Researchers in Canada have discovered that embryonic stem cells may play a critical role in helping people with nerve damage and motor neuron diseases, such as amyotrophic lateral sclerosis (ALS), regain muscular strength.

            Motor neurons reside in the spinal cord and control limb movements by enabling muscles to contract.

            Diseases like ALS cause them to degenerate, resulting in muscle weakness, atrophy, and eventual paralysis.

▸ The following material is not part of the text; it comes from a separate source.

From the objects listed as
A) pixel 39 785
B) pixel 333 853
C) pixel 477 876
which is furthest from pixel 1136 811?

            “This study builds on a series of studies in which we demonstrated that motor neurons can be generated from mouse embryonic stem cells,” said Dr. Victor Rafuse, associate professor of anatomy and neurobiology at Dalhousie Medical School (Nova Scotia). “It’s very exciting that these neurons can be used for transplantation to prevent degeneration of muscle.”

            The research team used embryonic stem cells from mice to grow motor neurons in the laboratory.

            They then transplanted the neurons into mouse nerves that were separated from the spinal cord. After separation, it would be expected that the nerves and muscles they control die.

            However, the Dalhousie group was the first in the world to find that the muscles not only were preserved by the transplantation, but they could produce about half their normal force to contract.

            “This opens the door for a variety of different treatments,” said Dr. Rob Brownstone, professor of surgery and anatomy and neurobiology. “We’ve learned that muscles are preserved by stem cells; now we’re studying how this method can be applied to humans so that we can better treat people with nerve injuries and paralysis. Additionally, we’re looking at combining stem cell treatment with electrically-stimulated implants, which could stimulate nerves to produce movement.”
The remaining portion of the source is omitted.